[Records excerpted from a collection]
++++++++++

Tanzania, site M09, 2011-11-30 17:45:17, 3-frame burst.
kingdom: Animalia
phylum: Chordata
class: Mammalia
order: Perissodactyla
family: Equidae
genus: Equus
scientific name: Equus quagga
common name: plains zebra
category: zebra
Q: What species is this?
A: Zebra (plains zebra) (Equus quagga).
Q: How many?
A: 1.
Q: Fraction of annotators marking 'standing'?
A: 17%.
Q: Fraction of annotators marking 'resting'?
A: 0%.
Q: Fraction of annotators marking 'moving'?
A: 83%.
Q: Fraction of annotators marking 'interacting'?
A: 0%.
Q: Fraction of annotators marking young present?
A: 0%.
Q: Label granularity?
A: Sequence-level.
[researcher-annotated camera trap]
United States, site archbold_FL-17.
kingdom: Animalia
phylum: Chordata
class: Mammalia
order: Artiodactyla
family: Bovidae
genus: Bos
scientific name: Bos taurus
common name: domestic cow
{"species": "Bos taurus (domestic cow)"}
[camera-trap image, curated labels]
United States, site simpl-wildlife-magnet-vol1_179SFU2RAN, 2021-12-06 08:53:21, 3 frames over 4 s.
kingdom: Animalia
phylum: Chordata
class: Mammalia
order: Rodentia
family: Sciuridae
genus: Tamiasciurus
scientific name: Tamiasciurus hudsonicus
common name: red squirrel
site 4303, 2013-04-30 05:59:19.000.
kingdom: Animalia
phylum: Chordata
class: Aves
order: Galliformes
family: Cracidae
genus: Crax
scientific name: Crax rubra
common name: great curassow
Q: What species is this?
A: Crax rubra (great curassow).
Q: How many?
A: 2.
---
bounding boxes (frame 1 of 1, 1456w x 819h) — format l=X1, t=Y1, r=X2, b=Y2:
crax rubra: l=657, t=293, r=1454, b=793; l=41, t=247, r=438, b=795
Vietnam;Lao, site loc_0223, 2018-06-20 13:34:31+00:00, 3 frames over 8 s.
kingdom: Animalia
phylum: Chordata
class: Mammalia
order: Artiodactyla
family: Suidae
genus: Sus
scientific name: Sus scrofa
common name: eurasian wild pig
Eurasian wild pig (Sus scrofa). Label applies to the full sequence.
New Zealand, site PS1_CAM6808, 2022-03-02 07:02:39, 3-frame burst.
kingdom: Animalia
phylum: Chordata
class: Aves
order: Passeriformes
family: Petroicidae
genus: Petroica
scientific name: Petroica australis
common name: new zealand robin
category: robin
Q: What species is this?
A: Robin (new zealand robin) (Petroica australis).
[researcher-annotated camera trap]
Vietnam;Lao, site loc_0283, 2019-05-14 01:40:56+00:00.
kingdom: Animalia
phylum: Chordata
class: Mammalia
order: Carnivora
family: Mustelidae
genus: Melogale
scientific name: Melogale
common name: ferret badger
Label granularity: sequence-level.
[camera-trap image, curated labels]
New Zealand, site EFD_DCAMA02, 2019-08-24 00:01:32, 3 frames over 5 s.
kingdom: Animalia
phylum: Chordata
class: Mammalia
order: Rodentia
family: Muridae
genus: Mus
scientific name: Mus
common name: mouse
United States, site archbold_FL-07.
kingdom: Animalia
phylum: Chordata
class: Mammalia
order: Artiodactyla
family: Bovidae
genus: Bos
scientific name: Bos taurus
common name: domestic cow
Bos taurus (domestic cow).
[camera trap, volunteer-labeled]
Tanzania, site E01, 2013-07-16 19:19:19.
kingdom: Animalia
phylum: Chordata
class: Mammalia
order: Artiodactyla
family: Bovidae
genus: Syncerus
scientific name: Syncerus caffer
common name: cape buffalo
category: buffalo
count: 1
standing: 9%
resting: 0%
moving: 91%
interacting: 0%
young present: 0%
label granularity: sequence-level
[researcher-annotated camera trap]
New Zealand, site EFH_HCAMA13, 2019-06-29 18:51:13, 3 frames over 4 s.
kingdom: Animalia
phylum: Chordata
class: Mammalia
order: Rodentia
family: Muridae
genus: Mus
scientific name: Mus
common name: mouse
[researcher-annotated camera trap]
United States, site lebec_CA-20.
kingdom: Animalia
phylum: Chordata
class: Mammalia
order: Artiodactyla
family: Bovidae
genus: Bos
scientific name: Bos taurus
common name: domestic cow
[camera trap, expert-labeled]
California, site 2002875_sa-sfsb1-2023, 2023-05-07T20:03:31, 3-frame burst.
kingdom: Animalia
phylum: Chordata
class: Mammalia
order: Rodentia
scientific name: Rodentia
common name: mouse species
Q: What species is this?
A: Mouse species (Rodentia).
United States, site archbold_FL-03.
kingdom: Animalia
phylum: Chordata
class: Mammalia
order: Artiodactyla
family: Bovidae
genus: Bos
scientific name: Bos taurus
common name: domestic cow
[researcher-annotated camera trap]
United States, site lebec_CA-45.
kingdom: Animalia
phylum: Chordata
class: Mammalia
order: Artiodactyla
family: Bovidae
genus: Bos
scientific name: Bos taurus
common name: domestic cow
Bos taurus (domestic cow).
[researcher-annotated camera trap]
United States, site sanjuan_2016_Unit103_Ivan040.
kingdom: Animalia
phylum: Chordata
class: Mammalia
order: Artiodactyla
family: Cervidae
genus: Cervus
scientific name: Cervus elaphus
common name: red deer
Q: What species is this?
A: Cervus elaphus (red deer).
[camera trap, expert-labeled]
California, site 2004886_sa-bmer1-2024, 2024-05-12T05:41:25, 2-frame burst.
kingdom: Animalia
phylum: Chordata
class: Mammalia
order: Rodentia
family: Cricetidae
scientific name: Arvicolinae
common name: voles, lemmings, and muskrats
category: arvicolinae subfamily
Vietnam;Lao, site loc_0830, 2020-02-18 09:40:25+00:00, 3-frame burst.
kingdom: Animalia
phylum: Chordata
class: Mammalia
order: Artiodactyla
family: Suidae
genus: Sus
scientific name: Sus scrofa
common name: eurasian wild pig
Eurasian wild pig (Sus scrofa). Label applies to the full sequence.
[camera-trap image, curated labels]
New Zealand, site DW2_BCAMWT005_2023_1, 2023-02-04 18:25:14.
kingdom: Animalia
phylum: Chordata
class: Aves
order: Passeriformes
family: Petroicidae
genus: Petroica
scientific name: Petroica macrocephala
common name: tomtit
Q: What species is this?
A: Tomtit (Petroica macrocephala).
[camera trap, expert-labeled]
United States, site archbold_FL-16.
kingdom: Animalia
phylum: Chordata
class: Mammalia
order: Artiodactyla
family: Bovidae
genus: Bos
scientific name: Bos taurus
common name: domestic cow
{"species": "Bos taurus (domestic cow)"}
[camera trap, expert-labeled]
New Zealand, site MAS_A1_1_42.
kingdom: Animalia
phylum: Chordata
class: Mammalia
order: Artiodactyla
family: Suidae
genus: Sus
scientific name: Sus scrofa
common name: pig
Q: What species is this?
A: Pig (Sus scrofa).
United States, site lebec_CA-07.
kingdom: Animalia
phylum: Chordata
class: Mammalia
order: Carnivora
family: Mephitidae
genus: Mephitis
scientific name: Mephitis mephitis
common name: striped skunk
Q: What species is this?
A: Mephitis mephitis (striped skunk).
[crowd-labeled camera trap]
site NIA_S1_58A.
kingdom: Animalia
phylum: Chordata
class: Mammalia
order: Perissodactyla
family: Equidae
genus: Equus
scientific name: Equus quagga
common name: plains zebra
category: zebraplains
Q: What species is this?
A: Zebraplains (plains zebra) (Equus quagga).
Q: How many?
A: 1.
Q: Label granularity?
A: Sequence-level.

++++++++++

How to complete this task:
Reproduce every record in full, keeping each one exactly as it reads.

Task answer:
Tanzania, site M09, 2011-11-30 17:45:17, 3-frame burst.
kingdom: Animalia
phylum: Chordata
class: Mammalia
order: Perissodactyla
family: Equidae
genus: Equus
scientific name: Equus quagga
common name: plains zebra
category: zebra
Q: What species is this?
A: Zebra (plains zebra) (Equus quagga).
Q: How many?
A: 1.
Q: Fraction of annotators marking 'standing'?
A: 17%.
Q: Fraction of annotators marking 'resting'?
A: 0%.
Q: Fraction of annotators marking 'moving'?
A: 83%.
Q: Fraction of annotators marking 'interacting'?
A: 0%.
Q: Fraction of annotators marking young present?
A: 0%.
Q: Label granularity?
A: Sequence-level.
[researcher-annotated camera trap]
United States, site archbold_FL-17.
kingdom: Animalia
phylum: Chordata
class: Mammalia
order: Artiodactyla
family: Bovidae
genus: Bos
scientific name: Bos taurus
common name: domestic cow
{"species": "Bos taurus (domestic cow)"}
[camera-trap image, curated labels]
United States, site simpl-wildlife-magnet-vol1_179SFU2RAN, 2021-12-06 08:53:21, 3 frames over 4 s.
kingdom: Animalia
phylum: Chordata
class: Mammalia
order: Rodentia
family: Sciuridae
genus: Tamiasciurus
scientific name: Tamiasciurus hudsonicus
common name: red squirrel
site 4303, 2013-04-30 05:59:19.000.
kingdom: Animalia
phylum: Chordata
class: Aves
order: Galliformes
family: Cracidae
genus: Crax
scientific name: Crax rubra
common name: great curassow
Q: What species is this?
A: Crax rubra (great curassow).
Q: How many?
A: 2.
---
bounding boxes (frame 1 of 1, 1456w x 819h) — format l=X1, t=Y1, r=X2, b=Y2:
crax rubra: l=657, t=293, r=1454, b=793; l=41, t=247, r=438, b=795
Vietnam;Lao, site loc_0223, 2018-06-20 13:34:31+00:00, 3 frames over 8 s.
kingdom: Animalia
phylum: Chordata
class: Mammalia
order: Artiodactyla
family: Suidae
genus: Sus
scientific name: Sus scrofa
common name: eurasian wild pig
Eurasian wild pig (Sus scrofa). Label applies to the full sequence.
New Zealand, site PS1_CAM6808, 2022-03-02 07:02:39, 3-frame burst.
kingdom: Animalia
phylum: Chordata
class: Aves
order: Passeriformes
family: Petroicidae
genus: Petroica
scientific name: Petroica australis
common name: new zealand robin
category: robin
Q: What species is this?
A: Robin (new zealand robin) (Petroica australis).
[researcher-annotated camera trap]
Vietnam;Lao, site loc_0283, 2019-05-14 01:40:56+00:00.
kingdom: Animalia
phylum: Chordata
class: Mammalia
order: Carnivora
family: Mustelidae
genus: Melogale
scientific name: Melogale
common name: ferret badger
Label granularity: sequence-level.
[camera-trap image, curated labels]
New Zealand, site EFD_DCAMA02, 2019-08-24 00:01:32, 3 frames over 5 s.
kingdom: Animalia
phylum: Chordata
class: Mammalia
order: Rodentia
family: Muridae
genus: Mus
scientific name: Mus
common name: mouse
United States, site archbold_FL-07.
kingdom: Animalia
phylum: Chordata
class: Mammalia
order: Artiodactyla
family: Bovidae
genus: Bos
scientific name: Bos taurus
common name: domestic cow
Bos taurus (domestic cow).
[camera trap, volunteer-labeled]
Tanzania, site E01, 2013-07-16 19:19:19.
kingdom: Animalia
phylum: Chordata
class: Mammalia
order: Artiodactyla
family: Bovidae
genus: Syncerus
scientific name: Syncerus caffer
common name: cape buffalo
category: buffalo
count: 1
standing: 9%
resting: 0%
moving: 91%
interacting: 0%
young present: 0%
label granularity: sequence-level
[researcher-annotated camera trap]
New Zealand, site EFH_HCAMA13, 2019-06-29 18:51:13, 3 frames over 4 s.
kingdom: Animalia
phylum: Chordata
class: Mammalia
order: Rodentia
family: Muridae
genus: Mus
scientific name: Mus
common name: mouse
[researcher-annotated camera trap]
United States, site lebec_CA-20.
kingdom: Animalia
phylum: Chordata
class: Mammalia
order: Artiodactyla
family: Bovidae
genus: Bos
scientific name: Bos taurus
common name: domestic cow
[camera trap, expert-labeled]
California, site 2002875_sa-sfsb1-2023, 2023-05-07T20:03:31, 3-frame burst.
kingdom: Animalia
phylum: Chordata
class: Mammalia
order: Rodentia
scientific name: Rodentia
common name: mouse species
Q: What species is this?
A: Mouse species (Rodentia).
United States, site archbold_FL-03.
kingdom: Animalia
phylum: Chordata
class: Mammalia
order: Artiodactyla
family: Bovidae
genus: Bos
scientific name: Bos taurus
common name: domestic cow
[researcher-annotated camera trap]
United States, site lebec_CA-45.
kingdom: Animalia
phylum: Chordata
class: Mammalia
order: Artiodactyla
family: Bovidae
genus: Bos
scientific name: Bos taurus
common name: domestic cow
Bos taurus (domestic cow).
[researcher-annotated camera trap]
United States, site sanjuan_2016_Unit103_Ivan040.
kingdom: Animalia
phylum: Chordata
class: Mammalia
order: Artiodactyla
family: Cervidae
genus: Cervus
scientific name: Cervus elaphus
common name: red deer
Q: What species is this?
A: Cervus elaphus (red deer).
[camera trap, expert-labeled]
California, site 2004886_sa-bmer1-2024, 2024-05-12T05:41:25, 2-frame burst.
kingdom: Animalia
phylum: Chordata
class: Mammalia
order: Rodentia
family: Cricetidae
scientific name: Arvicolinae
common name: voles, lemmings, and muskrats
category: arvicolinae subfamily
Vietnam;Lao, site loc_0830, 2020-02-18 09:40:25+00:00, 3-frame burst.
kingdom: Animalia
phylum: Chordata
class: Mammalia
order: Artiodactyla
family: Suidae
genus: Sus
scientific name: Sus scrofa
common name: eurasian wild pig
Eurasian wild pig (Sus scrofa). Label applies to the full sequence.
[camera-trap image, curated labels]
New Zealand, site DW2_BCAMWT005_2023_1, 2023-02-04 18:25:14.
kingdom: Animalia
phylum: Chordata
class: Aves
order: Passeriformes
family: Petroicidae
genus: Petroica
scientific name: Petroica macrocephala
common name: tomtit
Q: What species is this?
A: Tomtit (Petroica macrocephala).
[camera trap, expert-labeled]
United States, site archbold_FL-16.
kingdom: Animalia
phylum: Chordata
class: Mammalia
order: Artiodactyla
family: Bovidae
genus: Bos
scientific name: Bos taurus
common name: domestic cow
{"species": "Bos taurus (domestic cow)"}
[camera trap, expert-labeled]
New Zealand, site MAS_A1_1_42.
kingdom: Animalia
phylum: Chordata
class: Mammalia
order: Artiodactyla
family: Suidae
genus: Sus
scientific name: Sus scrofa
common name: pig
Q: What species is this?
A: Pig (Sus scrofa).
United States, site lebec_CA-07.
kingdom: Animalia
phylum: Chordata
class: Mammalia
order: Carnivora
family: Mephitidae
genus: Mephitis
scientific name: Mephitis mephitis
common name: striped skunk
Q: What species is this?
A: Mephitis mephitis (striped skunk).
[crowd-labeled camera trap]
site NIA_S1_58A.
kingdom: Animalia
phylum: Chordata
class: Mammalia
order: Perissodactyla
family: Equidae
genus: Equus
scientific name: Equus quagga
common name: plains zebra
category: zebraplains
Q: What species is this?
A: Zebraplains (plains zebra) (Equus quagga).
Q: How many?
A: 1.
Q: Label granularity?
A: Sequence-level.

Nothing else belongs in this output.